Additionally, during the step of reading the experiment spreadsheet, file shortnames (i.e. 1) are translated to full paths by using EndstationClass.find_first_file. If you can get away with default behavior you just need to adjust the class attributes _TOLERATED_EXTENSIONS and _SEARCH_PATTERNS. Otherwise, you can look at the definition for this function and do something appropriate in your use case.

The reason for the “frames” concept is that some beamlines split datasets up over many files (MERLIN at the ALS, as an example), while others produce just one. In the case that only one file is present, concatenate_frames will return just this data.

Writing Your Own Plugin

To write your own plugin to be included in PyARPES, make a file containing a single class, subclassing EndstationBase. If it represents a instrument with a hemispherical electron analyzer, subclass as well HemisphericalEndstation. If it is associated with a synchrotron, subclass SynchrotronEndstation.

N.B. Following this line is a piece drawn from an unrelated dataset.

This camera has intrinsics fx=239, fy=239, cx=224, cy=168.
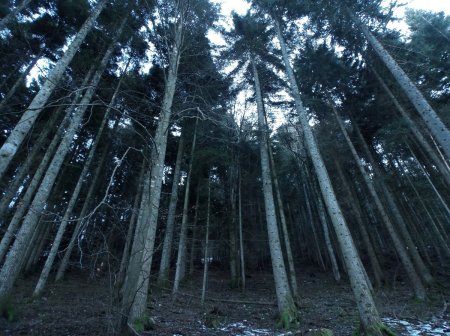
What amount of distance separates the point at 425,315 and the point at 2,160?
12.6 meters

class MySamplePlugin(SynchrotronEndstation, EndstationBase, HemisphericalEndstation):
    # use this plugin for any data associated with the locations "AMAZING-ARPES-LAB",
    # "Best lab", or "AAL"
    PRINCIPAL_NAME = 'AMAZING-ARPES-LAB'
    ALIASES = ['Best lab', 'AAL',]

    _TOLERATED_EXTENSIONS = {'.pxt'} # only allow .pxt files
    _SEARCH_PATTERNS = [
        # regex matching names like
        # "data_Conrad_4.pxt" and "data_Oct19_1.pxt"
        #
        # the file number is injected into the `{}` pattern.
        r'data_[a-zA-Z0-9]+_{}',

        # You can provide as many as you need.
    ]

    RENAME_KEYS = {
        # Our LabView software weirdly calls the temperature "ThermalEnergy", and
        # "SFE_0" is the spectrometer center binding energy
        'ThermalEnergy': 'temp',
        'SFE_0': 'binding_offset',
    }

    def load_single_frame(self, frame_path: str=None, scan_desc: dict=None, **kwargs):
        # data loading logic here...
        pass

In the above, you should fill in load_single_frame so that it returns a xr.Dataset with a spectrum data variable. For examples of how the actual loading code might look, have a look at the definitions of the currently implemented plugins in merlin.py (SES binary multiframe format), MAESTRO.py (FITS single frame format), and ALG_main.py (FITS single frame format).

Finally, ensure your plugin is exported in your module’s __all__ attribute

__all__ = ('MySamplePlugin',)

You can register a plugin after import-time with arpes.endstations.add_endstation(MySamplePlugin), in which case the code can be anywhere. By contrast if you install from source and place the plugin in the arpes/endstations/plugins folder they will be loaded automatically.

Renaming attributes

RENAME_KEYS can be used to rename attributes in the event that your VIs or spectrometer drivers produce. In the example above, we rename “ThermalEnergy” to “temp” and “SFE_0” to “binding_offset”.

You can include as many of these key renamings as you like, in addition to the standard ones performed automatically.